In the osteoporosis passage below, what scan is used to make the official diagnosis?

-- Source passage --
--- START ---
Definition and causes
Osteoporosis, or brittle bones is a condition in which bones become depleted of bone protein and minerals. It makes the bones become fragile, and they have a greater tendency to break.
Bone density can be measured with a special scanner, and at a sufficiently low density the state is defined as osteoporosis.
Osteoporosis causes minimal symptoms and is often discovered only when there is a fracture. The body's bone mass decreases with age, and osteoporosis are predominantly seen in the elderly. The condition is much more common in women and predominantly after menopause. The body's production of female hormones (estrogen and progesterone) has a protective effect against bone degeneration, and after menopause, this production is sharply reduced, and bone mass depleted.
Certain predisposing factors for osteoporosis:
Heredíty - increased incidence of osteoporosis in the family.
Low production of sex hormones, which can be seen in both sexes.
Inactivity, immobilitet or paralysis.
Low body weight.
Excessive alcohol consumption.
Treatment with relatively large doses of adrenal cortical hormones or Cushing's syndrome.
Lack of intake of calcium and vitamin D (see soft bones).
Thyrotoxicosis (high metabolism).
It is believed that 30% of women between 60-70 years and 40% of women between 70-80 years have osteoporosis, but are not necessarily predisposed for the disease.
Symptoms of osteoporosis
As previously stated, osteoporosis, in itself causes no symptoms. It is only when the bones fracture as a result of even small traumas or falls, which would not normally result in breakage, that the disease becomes evident. The typical places for osteoporosis related fractures are:
The wrist. A broken wrist, typically after a fall, is often the first fracture to appear and may be the first sign of osteoporosis, especially among women after menopause.
The back. The vertebrae may be so depleted of bone mass that one or more vertebrae spontaneously collapses. It is estimated that one in every three women will experience a fracture in the back. However, it is only approximately 50%, which will cause symptoms. The result is often a curvature of the spine, which in severe cases may cause compression of inner organs in the chest and abdominal cavity.
The Hip. Fractures in the hip region are very common. They often seen slightly later in life than the wrist fractures (but may be seen simultaneously). About one in three women after menopause will experience a fracture near the hip. The treatment is surgery, and many will find that they do not regain their former functionality fully.
The diagnosis of osteoporosis is official made by a so-called DEXA scan, which can measure the density of the bones and compare it with a normal value. If you come to hospital with a so-called low-energy fracture (e.g. a wrist, back or hip fracture), and you are at risk for osteoporosis (eg. a postmenupausal woman), this will often be enough to obtain diagnosis with osteoporosis, and treatment initiated.
In patients with an underlying disease, it is important to get this diagnosed and treated, which in many cases will improve the osteoporosis significantly.
--- END ---
-- Data for analysis --
--- START ---
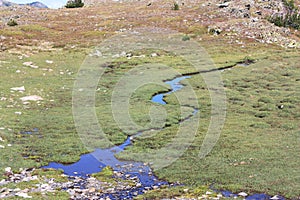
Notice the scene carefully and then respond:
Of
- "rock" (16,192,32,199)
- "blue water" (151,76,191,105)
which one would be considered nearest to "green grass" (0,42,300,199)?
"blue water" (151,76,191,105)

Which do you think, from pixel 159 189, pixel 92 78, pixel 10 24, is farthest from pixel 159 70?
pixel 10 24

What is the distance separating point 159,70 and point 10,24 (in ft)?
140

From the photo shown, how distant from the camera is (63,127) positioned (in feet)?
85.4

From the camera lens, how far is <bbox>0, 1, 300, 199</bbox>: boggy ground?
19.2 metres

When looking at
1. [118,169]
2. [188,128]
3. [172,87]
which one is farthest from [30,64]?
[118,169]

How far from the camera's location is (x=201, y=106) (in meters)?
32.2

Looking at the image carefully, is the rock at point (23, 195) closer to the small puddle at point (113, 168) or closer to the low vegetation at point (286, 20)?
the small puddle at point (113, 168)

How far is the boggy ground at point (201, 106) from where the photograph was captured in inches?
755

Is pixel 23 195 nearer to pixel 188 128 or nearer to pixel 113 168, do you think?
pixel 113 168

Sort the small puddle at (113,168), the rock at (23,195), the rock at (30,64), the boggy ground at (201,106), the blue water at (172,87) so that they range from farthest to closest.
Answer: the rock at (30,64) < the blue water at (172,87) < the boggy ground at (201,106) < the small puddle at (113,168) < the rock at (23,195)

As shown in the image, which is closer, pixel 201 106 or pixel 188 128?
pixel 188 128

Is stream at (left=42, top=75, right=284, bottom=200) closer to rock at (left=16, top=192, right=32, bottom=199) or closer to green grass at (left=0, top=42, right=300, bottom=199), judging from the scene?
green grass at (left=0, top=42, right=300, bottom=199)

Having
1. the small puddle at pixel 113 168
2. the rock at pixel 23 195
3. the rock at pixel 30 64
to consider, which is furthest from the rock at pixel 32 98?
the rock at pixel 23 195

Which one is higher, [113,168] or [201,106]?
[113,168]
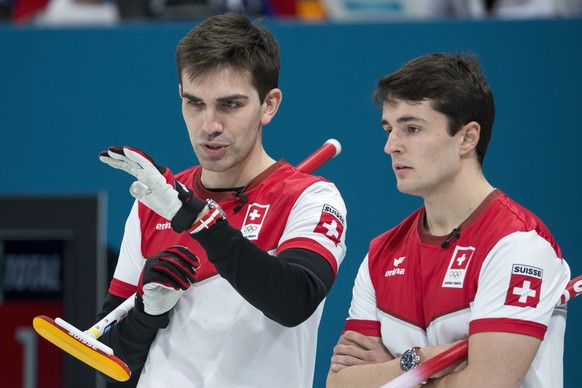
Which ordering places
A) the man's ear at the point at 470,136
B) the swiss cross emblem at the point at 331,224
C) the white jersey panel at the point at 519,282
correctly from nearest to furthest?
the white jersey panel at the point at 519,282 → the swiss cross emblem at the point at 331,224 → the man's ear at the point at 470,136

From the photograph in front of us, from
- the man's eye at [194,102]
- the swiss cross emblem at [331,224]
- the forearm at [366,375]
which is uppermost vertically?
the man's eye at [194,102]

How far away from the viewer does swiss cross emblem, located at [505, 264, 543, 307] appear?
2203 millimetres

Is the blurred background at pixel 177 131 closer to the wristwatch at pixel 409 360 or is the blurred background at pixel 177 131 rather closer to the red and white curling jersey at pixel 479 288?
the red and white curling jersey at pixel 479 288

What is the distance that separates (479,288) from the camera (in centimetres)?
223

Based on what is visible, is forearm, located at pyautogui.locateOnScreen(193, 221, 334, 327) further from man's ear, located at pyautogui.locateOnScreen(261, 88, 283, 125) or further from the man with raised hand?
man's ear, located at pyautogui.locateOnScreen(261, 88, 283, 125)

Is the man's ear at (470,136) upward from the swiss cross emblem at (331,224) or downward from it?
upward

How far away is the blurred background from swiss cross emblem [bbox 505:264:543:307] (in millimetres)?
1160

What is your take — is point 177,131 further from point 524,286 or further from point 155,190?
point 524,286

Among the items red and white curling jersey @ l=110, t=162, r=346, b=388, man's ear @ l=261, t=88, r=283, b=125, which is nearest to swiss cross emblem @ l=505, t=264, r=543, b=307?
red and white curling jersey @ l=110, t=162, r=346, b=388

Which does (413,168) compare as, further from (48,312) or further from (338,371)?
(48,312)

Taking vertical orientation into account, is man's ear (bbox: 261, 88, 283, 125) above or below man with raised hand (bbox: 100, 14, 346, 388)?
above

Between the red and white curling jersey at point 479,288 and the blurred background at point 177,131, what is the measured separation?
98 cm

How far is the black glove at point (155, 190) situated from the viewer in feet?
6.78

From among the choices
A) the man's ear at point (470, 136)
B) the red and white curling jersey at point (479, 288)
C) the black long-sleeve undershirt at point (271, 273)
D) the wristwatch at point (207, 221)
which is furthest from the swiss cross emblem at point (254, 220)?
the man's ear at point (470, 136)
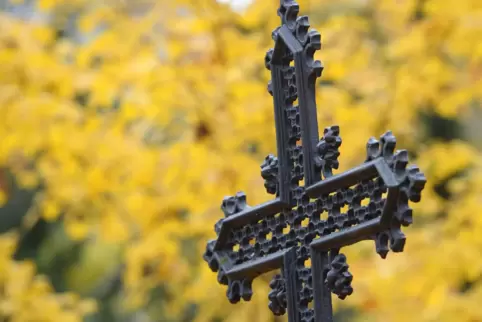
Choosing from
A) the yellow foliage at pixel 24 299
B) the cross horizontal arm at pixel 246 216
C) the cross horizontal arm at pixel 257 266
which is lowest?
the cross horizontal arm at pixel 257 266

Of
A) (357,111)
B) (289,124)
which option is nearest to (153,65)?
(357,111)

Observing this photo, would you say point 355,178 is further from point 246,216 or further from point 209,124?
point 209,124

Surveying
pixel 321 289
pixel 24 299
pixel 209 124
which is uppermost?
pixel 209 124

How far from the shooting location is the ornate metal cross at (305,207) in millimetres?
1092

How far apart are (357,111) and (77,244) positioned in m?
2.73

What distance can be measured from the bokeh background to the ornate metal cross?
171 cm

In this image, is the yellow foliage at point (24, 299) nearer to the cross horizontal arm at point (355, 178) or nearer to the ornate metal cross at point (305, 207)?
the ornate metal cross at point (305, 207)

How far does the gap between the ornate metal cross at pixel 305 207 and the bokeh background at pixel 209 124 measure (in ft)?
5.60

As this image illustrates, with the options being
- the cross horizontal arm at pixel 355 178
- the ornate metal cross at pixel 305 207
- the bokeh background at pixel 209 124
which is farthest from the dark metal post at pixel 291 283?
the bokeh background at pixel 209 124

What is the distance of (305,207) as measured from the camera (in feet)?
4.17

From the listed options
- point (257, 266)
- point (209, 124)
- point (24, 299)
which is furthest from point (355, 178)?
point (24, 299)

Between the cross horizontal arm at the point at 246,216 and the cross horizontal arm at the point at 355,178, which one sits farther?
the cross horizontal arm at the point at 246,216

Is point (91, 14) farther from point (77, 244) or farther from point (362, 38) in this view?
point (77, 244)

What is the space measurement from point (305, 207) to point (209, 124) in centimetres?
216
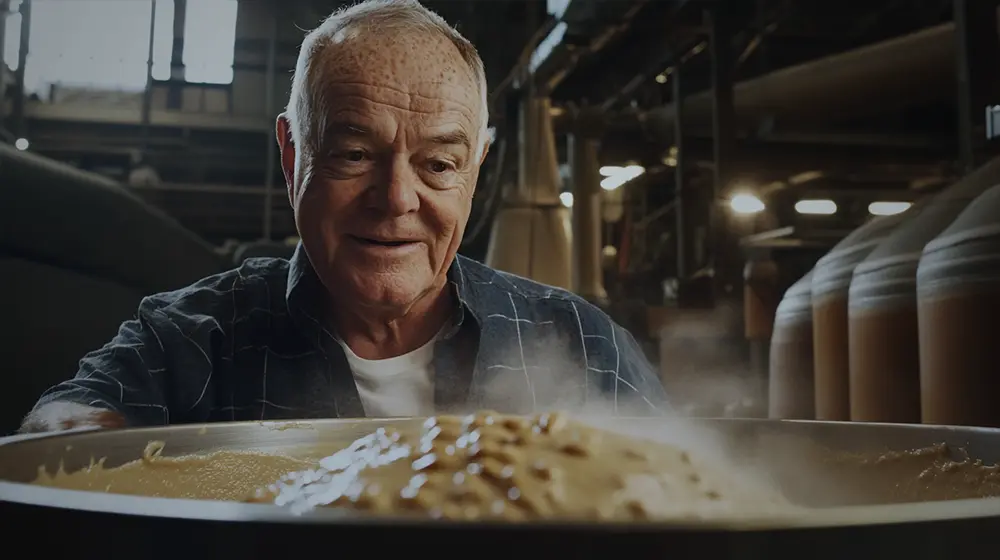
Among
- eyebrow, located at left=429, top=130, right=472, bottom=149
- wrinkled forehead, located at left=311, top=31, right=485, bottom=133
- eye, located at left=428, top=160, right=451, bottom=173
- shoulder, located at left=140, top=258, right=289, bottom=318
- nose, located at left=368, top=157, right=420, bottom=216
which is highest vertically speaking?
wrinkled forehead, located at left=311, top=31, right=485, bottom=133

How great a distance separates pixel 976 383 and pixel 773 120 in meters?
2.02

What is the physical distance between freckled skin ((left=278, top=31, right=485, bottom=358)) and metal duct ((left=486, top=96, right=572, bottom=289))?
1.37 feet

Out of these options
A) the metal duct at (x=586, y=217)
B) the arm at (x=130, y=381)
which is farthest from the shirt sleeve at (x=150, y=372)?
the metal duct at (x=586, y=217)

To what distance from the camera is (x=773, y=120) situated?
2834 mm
--- END ---
-- Task response --
A DEXA scan, which measures bone density and compares it with a normal value.